From Casetext: Smarter Legal Research

Blackmon v. Warden FCI Fort Dix

UNITED STATES DISTRICT COURT FOR THE DISTRICT OF NEW JERSEY
Apr 22, 2019
Civil Action No. 16-1831 (JBS) (D.N.J. Apr. 22, 2019)

Opinion

Civil Action No. 16-1831 (JBS)

04-22-2019

DANNY L. BLACKMON, Petitioner, v. WARDEN FCI FORT DIX, Respondent.

APPEARANCES: Danny L. Blackmon, Petitioner pro se # 21490-056 Fort Dix 5702 Federal Correctional Institution Inmate Mail/Parcels EAST: P.O. BOX 2000 Fort Dix, NJ 08640 Craig Carpenito, United States Attorney John Andrew Ruymann, AUSA Office of the United States Attorney 402 East State Street Suite 430 Trenton, NJ 08608 -and- Christina Saetta Clark, Esq. Attorney Advisor, Federal Bureau of Prisons Of Counsel Attorneys for Respondent Warden FCI Fort Dix


OPINION

APPEARANCES:

Danny L. Blackmon, Petitioner pro se
# 21490-056
Fort Dix 5702
Federal Correctional Institution
Inmate Mail/Parcels
EAST: P.O. BOX 2000
Fort Dix, NJ 08640 Craig Carpenito, United States Attorney
John Andrew Ruymann, AUSA
Office of the United States Attorney
402 East State Street
Suite 430
Trenton, NJ 08608

-and- Christina Saetta Clark, Esq.

## Set task A
Answer these from the case page:
(i) Which court issued the opinion?
(ii) On what date was it issued?
(iii) What street address is given for the Office of the United States Attorney?
## Set task B
Rewrite the case page between "UNITED STATES DISTRICT" and "FORT DIX, Respondent.", inclusive, swapping "Petitioner" for "Applicant".
The material that comes next is separate from the case page.

## Material shown
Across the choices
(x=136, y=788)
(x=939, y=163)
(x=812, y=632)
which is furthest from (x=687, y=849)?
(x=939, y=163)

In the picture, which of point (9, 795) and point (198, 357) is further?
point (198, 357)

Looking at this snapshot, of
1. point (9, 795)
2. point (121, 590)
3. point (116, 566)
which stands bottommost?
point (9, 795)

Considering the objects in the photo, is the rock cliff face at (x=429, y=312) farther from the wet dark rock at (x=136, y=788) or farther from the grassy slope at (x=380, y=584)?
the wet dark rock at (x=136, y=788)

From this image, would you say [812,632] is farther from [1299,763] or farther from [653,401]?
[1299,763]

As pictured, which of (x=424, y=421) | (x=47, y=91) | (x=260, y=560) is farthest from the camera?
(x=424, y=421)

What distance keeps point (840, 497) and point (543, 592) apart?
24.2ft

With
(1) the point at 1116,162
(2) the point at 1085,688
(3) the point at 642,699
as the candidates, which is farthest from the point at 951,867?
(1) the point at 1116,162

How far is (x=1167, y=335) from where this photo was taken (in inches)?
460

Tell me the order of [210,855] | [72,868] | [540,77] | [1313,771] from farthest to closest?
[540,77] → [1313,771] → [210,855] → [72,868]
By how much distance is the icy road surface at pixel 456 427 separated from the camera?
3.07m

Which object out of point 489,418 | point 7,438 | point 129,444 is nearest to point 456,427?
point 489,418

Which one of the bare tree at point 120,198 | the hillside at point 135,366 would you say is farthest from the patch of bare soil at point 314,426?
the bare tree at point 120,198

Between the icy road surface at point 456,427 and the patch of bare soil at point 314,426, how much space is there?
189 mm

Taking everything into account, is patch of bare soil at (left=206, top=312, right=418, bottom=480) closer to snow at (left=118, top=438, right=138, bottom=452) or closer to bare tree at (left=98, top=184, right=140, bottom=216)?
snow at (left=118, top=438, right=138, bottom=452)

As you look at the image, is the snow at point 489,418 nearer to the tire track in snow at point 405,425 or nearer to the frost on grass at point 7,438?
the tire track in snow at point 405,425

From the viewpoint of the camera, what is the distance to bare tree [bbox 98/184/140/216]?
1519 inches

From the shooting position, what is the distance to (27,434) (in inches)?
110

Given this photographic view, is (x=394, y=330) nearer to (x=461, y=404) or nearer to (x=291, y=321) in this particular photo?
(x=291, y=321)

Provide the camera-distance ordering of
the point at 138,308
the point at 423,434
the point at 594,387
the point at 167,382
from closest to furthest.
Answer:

## Full response A
(i) The United States District Court for the District of New Jersey.
(ii) April 22, 2019.
(iii) 402 East State Street, Suite 430, Trenton, NJ 08608.

## Full response B
UNITED STATES DISTRICT COURT FOR THE DISTRICT OF NEW JERSEY
Apr 22, 2019
Civil Action No. 16-1831 (JBS) (D.N.J. Apr. 22, 2019)

Opinion

Civil Action No. 16-1831 (JBS)

04-22-2019

DANNY L. BLACKMON, Applicant, v. WARDEN FCI FORT DIX, Respondent.